LISTED RECORDS –
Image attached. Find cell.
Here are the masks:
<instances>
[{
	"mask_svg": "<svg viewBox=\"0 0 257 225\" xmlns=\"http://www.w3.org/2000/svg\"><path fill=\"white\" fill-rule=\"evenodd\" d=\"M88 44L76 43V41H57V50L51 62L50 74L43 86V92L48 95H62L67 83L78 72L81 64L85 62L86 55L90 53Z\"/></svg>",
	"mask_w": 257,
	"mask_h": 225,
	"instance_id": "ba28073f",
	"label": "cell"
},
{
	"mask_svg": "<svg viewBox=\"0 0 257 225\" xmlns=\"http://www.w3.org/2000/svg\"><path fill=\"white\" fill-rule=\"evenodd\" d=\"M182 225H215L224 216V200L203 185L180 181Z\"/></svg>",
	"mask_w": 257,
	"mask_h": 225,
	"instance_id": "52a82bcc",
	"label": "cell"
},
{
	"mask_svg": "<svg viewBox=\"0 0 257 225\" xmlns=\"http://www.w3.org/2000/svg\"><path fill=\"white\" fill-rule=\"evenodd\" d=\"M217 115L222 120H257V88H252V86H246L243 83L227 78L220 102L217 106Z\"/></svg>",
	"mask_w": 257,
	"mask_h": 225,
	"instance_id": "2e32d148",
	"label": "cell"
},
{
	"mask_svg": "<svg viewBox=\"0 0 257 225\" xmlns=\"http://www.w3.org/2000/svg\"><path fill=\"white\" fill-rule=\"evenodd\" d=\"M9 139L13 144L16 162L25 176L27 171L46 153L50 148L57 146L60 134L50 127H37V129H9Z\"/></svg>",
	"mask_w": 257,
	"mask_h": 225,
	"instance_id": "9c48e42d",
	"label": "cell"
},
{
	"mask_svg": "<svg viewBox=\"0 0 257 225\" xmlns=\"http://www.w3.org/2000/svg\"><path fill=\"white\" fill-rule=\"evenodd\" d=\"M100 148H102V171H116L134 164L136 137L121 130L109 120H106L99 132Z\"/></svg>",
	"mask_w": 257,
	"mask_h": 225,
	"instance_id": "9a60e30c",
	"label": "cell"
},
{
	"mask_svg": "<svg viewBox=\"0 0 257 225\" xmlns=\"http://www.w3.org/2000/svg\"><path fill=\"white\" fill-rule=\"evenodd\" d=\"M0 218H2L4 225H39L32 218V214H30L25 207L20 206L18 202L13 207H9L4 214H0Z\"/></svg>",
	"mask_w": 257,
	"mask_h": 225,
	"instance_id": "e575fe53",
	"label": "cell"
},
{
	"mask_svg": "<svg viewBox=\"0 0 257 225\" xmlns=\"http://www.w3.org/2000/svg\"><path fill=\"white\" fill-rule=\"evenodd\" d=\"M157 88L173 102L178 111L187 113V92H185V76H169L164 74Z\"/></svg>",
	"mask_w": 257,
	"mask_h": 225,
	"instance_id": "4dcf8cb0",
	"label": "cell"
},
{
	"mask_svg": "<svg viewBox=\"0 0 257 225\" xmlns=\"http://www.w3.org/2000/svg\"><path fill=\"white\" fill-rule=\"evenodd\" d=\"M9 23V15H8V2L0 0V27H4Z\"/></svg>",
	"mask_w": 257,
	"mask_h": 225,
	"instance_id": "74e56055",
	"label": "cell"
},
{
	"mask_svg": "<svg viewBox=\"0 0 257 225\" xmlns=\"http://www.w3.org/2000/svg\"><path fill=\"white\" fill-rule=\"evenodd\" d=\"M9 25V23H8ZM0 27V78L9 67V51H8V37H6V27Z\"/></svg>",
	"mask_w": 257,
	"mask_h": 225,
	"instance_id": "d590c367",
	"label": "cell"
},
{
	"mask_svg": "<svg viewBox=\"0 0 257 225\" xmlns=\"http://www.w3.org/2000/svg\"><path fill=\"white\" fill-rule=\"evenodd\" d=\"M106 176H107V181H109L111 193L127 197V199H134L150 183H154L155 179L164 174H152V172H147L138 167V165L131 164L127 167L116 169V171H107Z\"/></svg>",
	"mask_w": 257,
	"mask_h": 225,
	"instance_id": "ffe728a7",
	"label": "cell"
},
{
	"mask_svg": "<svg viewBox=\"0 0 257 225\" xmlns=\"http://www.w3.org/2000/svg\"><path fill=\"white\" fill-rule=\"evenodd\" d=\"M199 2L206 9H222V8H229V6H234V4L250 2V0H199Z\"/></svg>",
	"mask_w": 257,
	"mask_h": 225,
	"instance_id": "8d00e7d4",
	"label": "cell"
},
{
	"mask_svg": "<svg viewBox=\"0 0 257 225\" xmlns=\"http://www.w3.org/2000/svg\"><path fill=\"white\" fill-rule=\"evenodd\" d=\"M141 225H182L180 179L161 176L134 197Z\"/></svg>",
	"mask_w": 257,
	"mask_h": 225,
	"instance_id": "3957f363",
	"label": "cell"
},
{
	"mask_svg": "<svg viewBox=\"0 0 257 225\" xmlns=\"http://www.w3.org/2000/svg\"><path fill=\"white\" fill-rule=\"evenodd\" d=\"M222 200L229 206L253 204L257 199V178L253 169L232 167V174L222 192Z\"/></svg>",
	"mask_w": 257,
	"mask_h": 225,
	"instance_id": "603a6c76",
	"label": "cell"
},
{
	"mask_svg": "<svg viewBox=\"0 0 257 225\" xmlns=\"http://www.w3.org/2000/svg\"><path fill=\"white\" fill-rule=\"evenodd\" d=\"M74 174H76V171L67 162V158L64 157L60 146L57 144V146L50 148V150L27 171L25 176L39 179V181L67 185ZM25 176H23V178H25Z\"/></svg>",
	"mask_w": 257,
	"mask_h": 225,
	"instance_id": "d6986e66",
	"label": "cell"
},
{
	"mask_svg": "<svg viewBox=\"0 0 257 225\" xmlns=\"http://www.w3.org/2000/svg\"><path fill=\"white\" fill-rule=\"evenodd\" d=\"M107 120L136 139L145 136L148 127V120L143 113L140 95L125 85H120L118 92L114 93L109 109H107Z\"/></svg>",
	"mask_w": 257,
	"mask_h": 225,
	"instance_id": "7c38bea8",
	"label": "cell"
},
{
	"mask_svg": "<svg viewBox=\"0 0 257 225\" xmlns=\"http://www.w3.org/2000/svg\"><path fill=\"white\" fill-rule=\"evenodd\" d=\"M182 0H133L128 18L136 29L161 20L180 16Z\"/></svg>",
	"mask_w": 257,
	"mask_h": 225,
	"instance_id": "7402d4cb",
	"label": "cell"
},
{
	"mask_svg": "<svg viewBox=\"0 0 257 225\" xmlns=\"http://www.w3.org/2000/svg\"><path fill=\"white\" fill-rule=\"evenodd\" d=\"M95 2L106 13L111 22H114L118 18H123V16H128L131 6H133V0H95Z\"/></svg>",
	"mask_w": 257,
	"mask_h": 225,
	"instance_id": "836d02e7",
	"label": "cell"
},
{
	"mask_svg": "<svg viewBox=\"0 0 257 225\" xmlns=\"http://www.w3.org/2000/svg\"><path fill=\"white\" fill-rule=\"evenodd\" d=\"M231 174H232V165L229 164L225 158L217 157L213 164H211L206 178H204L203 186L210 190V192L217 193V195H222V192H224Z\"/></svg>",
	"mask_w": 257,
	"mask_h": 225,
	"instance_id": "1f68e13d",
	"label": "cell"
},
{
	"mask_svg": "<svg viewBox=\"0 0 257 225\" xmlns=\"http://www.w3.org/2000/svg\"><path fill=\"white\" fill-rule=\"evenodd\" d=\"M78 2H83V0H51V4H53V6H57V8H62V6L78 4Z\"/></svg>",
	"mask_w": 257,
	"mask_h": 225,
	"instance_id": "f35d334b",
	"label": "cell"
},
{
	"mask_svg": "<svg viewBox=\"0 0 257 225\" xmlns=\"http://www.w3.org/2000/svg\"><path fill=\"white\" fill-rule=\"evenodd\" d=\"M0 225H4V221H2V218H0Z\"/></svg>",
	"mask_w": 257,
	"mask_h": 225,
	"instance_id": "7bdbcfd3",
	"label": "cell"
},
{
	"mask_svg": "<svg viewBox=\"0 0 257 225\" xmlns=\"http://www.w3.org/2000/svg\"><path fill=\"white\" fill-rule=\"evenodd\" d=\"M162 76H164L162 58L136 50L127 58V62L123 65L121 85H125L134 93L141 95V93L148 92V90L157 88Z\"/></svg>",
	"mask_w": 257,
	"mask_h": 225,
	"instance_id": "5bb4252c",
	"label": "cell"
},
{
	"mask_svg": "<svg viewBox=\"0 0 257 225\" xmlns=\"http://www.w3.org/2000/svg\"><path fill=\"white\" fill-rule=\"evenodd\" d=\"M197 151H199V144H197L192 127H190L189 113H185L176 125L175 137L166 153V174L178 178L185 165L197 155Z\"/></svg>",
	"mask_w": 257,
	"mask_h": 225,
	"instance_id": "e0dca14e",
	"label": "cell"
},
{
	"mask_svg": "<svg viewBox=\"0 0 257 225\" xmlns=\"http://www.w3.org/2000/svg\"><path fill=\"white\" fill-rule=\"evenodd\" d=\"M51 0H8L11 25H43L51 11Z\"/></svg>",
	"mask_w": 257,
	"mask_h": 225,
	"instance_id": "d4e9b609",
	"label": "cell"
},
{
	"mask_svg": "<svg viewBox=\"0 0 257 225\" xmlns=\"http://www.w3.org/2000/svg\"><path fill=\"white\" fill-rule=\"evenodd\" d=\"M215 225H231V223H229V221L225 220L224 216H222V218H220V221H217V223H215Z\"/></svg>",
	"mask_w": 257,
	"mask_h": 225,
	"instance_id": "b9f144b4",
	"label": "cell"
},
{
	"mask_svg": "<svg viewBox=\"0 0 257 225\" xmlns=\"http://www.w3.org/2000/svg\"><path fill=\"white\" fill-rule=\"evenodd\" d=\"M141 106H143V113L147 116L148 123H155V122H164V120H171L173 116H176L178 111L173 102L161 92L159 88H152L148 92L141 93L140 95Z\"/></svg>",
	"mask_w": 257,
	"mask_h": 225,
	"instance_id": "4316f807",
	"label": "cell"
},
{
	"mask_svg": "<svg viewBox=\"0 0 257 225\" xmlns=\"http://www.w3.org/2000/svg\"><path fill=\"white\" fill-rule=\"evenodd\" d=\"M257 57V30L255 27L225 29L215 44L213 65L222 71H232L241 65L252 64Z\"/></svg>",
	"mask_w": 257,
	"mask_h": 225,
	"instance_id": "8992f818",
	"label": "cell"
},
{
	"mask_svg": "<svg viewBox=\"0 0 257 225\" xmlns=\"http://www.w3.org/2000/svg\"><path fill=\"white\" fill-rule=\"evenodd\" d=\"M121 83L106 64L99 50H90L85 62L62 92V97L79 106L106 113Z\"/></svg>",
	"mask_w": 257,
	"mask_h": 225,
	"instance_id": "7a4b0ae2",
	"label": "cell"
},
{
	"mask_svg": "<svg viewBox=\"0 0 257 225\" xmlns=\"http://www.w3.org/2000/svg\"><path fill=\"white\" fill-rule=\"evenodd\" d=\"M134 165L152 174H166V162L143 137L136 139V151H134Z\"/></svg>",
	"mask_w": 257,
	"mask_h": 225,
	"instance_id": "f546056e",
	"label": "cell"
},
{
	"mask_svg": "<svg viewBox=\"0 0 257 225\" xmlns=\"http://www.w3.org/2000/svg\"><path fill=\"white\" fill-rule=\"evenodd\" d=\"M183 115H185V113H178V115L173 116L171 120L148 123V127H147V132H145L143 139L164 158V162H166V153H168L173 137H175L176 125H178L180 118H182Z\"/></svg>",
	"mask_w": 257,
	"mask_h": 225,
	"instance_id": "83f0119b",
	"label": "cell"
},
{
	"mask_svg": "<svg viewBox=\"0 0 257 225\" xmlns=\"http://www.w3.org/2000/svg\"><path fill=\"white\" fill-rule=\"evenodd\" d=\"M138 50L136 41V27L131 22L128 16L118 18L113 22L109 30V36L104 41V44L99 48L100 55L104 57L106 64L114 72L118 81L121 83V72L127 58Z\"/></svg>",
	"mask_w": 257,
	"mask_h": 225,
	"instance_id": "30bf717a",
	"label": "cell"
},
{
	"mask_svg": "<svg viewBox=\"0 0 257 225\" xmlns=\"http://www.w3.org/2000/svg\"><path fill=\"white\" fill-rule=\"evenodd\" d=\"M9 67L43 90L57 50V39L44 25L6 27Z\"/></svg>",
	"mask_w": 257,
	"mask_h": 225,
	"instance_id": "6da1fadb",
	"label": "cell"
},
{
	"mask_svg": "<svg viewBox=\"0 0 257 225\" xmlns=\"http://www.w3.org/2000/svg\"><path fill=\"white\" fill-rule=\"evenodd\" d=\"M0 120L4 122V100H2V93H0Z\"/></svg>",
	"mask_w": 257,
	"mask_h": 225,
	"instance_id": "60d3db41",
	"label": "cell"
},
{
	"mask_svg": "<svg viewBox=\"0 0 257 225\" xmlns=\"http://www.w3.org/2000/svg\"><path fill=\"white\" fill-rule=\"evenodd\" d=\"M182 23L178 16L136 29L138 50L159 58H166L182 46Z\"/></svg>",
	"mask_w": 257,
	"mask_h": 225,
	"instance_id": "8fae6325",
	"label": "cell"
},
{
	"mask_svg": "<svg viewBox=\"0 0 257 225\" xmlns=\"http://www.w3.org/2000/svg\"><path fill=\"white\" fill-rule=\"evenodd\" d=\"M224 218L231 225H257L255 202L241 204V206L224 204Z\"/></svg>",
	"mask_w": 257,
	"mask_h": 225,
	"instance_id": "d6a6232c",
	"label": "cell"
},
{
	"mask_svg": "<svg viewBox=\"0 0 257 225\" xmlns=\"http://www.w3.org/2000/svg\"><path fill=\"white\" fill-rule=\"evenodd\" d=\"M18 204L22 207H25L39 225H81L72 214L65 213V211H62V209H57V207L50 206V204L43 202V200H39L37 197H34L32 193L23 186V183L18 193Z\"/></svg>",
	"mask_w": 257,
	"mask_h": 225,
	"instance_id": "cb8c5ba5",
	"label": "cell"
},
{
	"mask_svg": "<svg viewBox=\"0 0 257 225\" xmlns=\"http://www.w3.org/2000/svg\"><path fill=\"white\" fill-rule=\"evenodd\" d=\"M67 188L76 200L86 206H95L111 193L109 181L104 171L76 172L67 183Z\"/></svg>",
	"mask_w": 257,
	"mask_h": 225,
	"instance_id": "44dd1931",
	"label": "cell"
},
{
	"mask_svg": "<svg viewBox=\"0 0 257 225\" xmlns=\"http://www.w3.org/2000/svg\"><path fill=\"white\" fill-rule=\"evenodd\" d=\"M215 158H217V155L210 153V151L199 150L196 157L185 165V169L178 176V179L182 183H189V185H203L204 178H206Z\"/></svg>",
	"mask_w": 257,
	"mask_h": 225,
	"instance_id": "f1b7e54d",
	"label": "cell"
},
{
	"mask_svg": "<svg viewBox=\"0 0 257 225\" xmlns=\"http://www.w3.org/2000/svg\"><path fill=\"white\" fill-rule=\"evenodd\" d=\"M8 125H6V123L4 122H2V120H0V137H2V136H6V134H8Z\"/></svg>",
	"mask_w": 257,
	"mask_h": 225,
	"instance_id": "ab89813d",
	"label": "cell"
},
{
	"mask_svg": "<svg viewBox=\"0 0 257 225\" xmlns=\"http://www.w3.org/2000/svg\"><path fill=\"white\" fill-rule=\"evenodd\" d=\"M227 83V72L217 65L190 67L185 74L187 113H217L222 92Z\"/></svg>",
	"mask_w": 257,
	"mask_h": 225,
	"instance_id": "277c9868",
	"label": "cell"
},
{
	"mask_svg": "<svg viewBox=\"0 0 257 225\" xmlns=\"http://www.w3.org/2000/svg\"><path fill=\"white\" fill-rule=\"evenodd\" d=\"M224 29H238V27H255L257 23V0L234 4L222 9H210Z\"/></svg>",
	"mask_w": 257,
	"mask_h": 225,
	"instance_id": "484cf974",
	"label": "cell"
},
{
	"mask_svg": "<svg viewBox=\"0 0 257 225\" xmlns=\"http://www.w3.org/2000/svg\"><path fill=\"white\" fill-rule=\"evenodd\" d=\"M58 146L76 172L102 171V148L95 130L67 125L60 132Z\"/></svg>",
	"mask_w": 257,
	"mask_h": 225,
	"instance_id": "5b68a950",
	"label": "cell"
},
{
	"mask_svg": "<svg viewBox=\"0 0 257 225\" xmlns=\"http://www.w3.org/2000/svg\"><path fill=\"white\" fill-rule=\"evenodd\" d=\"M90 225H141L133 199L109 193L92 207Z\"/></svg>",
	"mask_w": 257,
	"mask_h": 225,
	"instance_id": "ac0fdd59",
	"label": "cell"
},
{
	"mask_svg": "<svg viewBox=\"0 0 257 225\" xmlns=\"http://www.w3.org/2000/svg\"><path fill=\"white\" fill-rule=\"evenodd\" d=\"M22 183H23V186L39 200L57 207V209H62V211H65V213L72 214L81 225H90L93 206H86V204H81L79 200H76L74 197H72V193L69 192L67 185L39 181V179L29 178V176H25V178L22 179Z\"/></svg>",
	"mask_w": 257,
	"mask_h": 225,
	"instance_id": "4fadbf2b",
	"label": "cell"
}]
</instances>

SHORT PROBLEM – Transcribe the records verbatim from their first line through the line containing "148H102V171H116L134 164L136 137L121", including both of these lines.

RESPONSE TO THE TASK –
Image attached. Find cell.
Here are the masks:
<instances>
[{
	"mask_svg": "<svg viewBox=\"0 0 257 225\" xmlns=\"http://www.w3.org/2000/svg\"><path fill=\"white\" fill-rule=\"evenodd\" d=\"M88 44L76 43V41H57V50L51 62L50 74L43 86V92L48 95H62L67 83L78 72L81 64L85 62L86 55L90 53Z\"/></svg>",
	"mask_w": 257,
	"mask_h": 225,
	"instance_id": "ba28073f",
	"label": "cell"
},
{
	"mask_svg": "<svg viewBox=\"0 0 257 225\" xmlns=\"http://www.w3.org/2000/svg\"><path fill=\"white\" fill-rule=\"evenodd\" d=\"M182 225H215L224 216V200L203 185L180 181Z\"/></svg>",
	"mask_w": 257,
	"mask_h": 225,
	"instance_id": "52a82bcc",
	"label": "cell"
},
{
	"mask_svg": "<svg viewBox=\"0 0 257 225\" xmlns=\"http://www.w3.org/2000/svg\"><path fill=\"white\" fill-rule=\"evenodd\" d=\"M217 115L222 120H257V88H252V86H246L243 83L227 78L220 102L217 106Z\"/></svg>",
	"mask_w": 257,
	"mask_h": 225,
	"instance_id": "2e32d148",
	"label": "cell"
},
{
	"mask_svg": "<svg viewBox=\"0 0 257 225\" xmlns=\"http://www.w3.org/2000/svg\"><path fill=\"white\" fill-rule=\"evenodd\" d=\"M9 139L13 144L16 162L25 176L27 171L46 153L50 148L57 146L60 134L50 127H37V129H9Z\"/></svg>",
	"mask_w": 257,
	"mask_h": 225,
	"instance_id": "9c48e42d",
	"label": "cell"
},
{
	"mask_svg": "<svg viewBox=\"0 0 257 225\" xmlns=\"http://www.w3.org/2000/svg\"><path fill=\"white\" fill-rule=\"evenodd\" d=\"M100 148H102V171H116L134 164L136 137L121 130L109 120H106L99 132Z\"/></svg>",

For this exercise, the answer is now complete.